Odron called on all local government units (LGUs) and entities to make sure their program does not violate human rights.

“The CHR is hopeful that the national government, including the LGUs, will continue to re-examine its anti-drugs campaign and adopt a strategic and comprehensive, but human rights-based approach,” he said.

Rupinta said he will hold a meeting with those not included in the drug-free list on Saturday to explain to them the program.

“I will let them understand why. I’m hoping that later on, they too will do their part so they will also get those drug-free signages,” he said.

For those who would get the “drug-free” signages, Rupinta advised them not to be complacent.

“If I find out that they will be involved in illegal drugs, I will remove the signages from their homes,” he said.

‘Long process’

Rupinta explained it took them a month to come up with the list of families who would receive the “drug-free” signages.

“It’s a long process, so to speak,” he said.

Before carrying out the program, Rupinta said he sent letters to Cebu City Mayor Tomas Osmeña and PDEA-7 to inform them about it. But there has been no response from the mayor and PDEA-7, he said.

“I simply informed them. But I don’t have to wait for their response,” he said. “What I am doing is to prove that I am serious in the campaign against illegal drugs. I am not a drug protector as what some people try to portray me.”

Rupinta and seven barangay councilors served a six-month preventive suspension from February to July 2017 on the order of the Office of the Ombudsman. The issue stemmed from a complaint filed by PDEA-7 against the barangay’s officials for allegedly failing to carry out their task in maintaining public order and safety within the barangay.

The issue involved an anti-drug operation by PDEA-7 agents in the barangay on Nov. 6, 2016. They waited for two hours, but no elected public official from the village arrived to assist the anti-narcotics team that raided the drug dens allegedly operated by Richard “Tata” Cañete and Josephine Cuyno Cañete in Sitio Bato, Barangay Ermita.

Belen Busque, one of the residents of Barangay Ermita who received the drug-free signage on Thursday, said they were happy with the recent anti-drugs program of the village.

“Nalipay gyud ko. Maayo ni aron makita sa uban kon kinsa gyud ang wala na-involve sa illegal drugs (I am happy with this program. At least people will know those who are not involved in illegal drugs),” the 52-year-old mother told reporters in an interview.

No consultation

PDEA-7 spokesperson Earl Rallos said Rupinta had informed them about his anti-drug program in Barangay Ermita.

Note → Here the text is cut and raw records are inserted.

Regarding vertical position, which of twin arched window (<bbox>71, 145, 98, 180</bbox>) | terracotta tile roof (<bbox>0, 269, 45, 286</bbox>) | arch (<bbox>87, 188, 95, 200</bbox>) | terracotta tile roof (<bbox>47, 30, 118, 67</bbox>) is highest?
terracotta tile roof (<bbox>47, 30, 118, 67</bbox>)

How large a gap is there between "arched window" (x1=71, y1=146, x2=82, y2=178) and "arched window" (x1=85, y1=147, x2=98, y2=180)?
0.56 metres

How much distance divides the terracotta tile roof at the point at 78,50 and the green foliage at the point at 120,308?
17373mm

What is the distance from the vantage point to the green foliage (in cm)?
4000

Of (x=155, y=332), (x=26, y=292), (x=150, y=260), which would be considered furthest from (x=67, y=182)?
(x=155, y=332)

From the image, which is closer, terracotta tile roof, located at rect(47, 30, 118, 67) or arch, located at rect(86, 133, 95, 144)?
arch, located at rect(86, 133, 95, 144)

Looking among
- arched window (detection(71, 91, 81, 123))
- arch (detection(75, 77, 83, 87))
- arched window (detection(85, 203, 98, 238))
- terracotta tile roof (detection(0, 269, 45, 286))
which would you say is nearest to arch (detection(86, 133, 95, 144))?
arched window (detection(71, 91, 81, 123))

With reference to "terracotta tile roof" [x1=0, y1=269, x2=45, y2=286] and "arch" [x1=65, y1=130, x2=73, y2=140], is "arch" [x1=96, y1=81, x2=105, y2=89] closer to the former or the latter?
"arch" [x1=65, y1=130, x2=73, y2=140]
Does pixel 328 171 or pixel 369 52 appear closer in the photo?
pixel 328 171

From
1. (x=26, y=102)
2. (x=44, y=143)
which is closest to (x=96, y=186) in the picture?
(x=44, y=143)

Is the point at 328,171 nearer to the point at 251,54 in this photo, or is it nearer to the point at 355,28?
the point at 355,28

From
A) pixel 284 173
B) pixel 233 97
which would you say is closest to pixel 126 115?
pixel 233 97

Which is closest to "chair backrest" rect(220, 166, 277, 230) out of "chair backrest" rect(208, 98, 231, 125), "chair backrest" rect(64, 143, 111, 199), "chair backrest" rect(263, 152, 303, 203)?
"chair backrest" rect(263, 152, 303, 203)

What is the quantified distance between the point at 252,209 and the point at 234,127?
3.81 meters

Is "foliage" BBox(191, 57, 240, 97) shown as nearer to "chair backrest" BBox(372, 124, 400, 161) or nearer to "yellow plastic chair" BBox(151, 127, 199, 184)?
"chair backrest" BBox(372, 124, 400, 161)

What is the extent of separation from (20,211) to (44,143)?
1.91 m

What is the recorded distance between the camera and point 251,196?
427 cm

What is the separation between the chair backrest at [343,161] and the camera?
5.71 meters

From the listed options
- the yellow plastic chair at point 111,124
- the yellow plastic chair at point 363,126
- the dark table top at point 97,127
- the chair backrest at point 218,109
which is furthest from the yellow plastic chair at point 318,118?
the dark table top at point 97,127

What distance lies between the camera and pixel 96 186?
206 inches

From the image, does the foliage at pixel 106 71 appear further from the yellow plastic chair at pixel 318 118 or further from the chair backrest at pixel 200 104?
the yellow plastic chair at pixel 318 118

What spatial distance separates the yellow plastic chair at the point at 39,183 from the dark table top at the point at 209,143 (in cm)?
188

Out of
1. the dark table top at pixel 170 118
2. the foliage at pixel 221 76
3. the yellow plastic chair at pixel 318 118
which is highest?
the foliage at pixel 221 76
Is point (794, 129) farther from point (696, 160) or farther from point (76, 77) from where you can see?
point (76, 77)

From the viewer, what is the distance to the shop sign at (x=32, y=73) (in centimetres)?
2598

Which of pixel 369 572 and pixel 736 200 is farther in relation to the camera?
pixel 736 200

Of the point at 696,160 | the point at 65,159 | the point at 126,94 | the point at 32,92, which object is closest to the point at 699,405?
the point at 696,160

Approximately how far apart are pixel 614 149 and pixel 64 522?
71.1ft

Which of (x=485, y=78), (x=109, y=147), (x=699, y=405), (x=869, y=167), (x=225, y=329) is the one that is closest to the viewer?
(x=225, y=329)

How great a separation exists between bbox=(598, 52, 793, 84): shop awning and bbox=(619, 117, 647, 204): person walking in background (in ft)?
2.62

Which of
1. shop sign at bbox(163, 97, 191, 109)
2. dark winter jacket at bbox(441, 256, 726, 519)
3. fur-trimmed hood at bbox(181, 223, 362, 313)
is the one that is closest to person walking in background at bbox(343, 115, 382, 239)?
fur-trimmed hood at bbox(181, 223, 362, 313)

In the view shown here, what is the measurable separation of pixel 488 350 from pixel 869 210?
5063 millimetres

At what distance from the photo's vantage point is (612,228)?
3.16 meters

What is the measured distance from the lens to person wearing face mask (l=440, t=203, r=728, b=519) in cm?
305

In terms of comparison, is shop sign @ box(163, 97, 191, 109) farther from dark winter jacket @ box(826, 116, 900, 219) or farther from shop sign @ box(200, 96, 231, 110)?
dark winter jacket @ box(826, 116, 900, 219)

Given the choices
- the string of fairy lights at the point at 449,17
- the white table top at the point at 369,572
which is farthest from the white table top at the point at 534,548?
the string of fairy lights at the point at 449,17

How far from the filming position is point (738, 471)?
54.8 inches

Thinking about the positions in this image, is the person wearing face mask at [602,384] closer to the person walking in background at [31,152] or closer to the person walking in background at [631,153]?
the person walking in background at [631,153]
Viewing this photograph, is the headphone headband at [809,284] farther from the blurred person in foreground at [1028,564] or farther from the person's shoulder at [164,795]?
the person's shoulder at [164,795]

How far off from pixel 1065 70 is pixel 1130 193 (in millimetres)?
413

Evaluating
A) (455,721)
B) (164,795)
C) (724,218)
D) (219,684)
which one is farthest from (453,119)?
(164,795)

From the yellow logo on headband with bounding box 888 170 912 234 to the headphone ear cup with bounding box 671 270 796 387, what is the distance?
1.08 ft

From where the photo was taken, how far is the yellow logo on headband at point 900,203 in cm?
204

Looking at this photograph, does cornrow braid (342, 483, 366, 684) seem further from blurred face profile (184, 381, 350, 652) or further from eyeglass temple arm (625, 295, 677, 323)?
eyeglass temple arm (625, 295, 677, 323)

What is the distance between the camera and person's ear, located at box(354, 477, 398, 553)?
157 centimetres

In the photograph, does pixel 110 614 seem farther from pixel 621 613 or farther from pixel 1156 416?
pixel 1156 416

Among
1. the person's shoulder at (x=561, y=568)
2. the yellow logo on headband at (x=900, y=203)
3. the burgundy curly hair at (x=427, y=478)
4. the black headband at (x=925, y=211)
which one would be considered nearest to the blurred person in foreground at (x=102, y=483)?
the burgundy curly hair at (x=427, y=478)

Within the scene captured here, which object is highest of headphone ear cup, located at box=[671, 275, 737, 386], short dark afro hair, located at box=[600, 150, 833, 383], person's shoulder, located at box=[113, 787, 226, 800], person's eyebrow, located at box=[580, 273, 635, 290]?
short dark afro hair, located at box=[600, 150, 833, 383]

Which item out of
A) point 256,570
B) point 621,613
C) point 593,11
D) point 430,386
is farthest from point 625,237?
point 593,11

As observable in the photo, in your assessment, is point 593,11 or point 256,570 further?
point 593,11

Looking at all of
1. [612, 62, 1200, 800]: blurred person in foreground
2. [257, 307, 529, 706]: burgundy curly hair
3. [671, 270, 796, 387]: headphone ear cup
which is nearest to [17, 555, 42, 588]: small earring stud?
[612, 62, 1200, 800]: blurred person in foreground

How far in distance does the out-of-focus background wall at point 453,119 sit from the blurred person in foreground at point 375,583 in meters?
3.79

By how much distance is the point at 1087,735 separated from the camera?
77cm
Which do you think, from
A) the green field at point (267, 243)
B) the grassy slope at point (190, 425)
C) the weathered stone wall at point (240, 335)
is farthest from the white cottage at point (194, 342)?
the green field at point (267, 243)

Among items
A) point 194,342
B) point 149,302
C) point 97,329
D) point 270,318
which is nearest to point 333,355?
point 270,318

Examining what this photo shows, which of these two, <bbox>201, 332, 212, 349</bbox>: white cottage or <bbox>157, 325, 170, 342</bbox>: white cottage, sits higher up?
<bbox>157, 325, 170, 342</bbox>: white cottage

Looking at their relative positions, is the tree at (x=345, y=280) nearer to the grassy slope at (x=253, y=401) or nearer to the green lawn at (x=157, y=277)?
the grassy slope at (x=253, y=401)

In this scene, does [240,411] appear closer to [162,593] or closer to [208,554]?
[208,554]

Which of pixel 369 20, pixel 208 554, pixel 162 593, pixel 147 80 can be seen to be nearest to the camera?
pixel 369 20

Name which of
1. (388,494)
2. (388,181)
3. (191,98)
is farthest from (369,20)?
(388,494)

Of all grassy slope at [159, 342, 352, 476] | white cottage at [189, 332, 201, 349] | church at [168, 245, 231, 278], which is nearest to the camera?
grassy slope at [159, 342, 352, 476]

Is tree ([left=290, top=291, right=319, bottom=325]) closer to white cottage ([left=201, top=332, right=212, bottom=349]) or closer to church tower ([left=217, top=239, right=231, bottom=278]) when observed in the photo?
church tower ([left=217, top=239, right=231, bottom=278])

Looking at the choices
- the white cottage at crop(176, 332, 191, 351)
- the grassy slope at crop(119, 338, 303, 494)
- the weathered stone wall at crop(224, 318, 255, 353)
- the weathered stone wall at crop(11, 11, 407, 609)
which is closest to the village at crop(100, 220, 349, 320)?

“He wanted those with drug-free posters to personally convince others to stay away from illegal drugs,” he told CDN. “We don’t have any problem with this program. But we just want to know how they came up with the list of drug-free families,” he added.

Rallos said Barangay Ermita officials did not consult PDEA-7 as to who were those involved in illegal drugs in the village. PDEA-7, he said, would continue to go after residents of Barangay Ermita who were into illegal drugs.

“Those drug-free tarpaulins are not a guarantee that we won’t go after them. Our monitoring continues. Even if they have those tarpaulins, we will still arrest them if they are involved in illegal drugs,” Rallos explained.

“At present, Barangay Ermita is one of the hot spots for illegal drugs in Cebu City,” he added.

Chief Insp. Jacinto Mandal Jr., chief of the Carbon Police Station which has jurisdiction over Barangay Ermita, said they were informed by Rupinta about their anti-drug program in the village.

But the police’s sole role in the posting of drug-free tarpaulins in the village were just to secure the local officials and to continue monitoring all the households.

“We can’t be a hundred percent certain that those with drug-free signages are not involved in illegal drugs. We need to continue monitoring,” Mandal told CDN.

Mandal called on the people to help them in the fight against illegal drugs. “There will be no letup in our campaign against illegal drugs. But we need the cooperation of the people,” he said.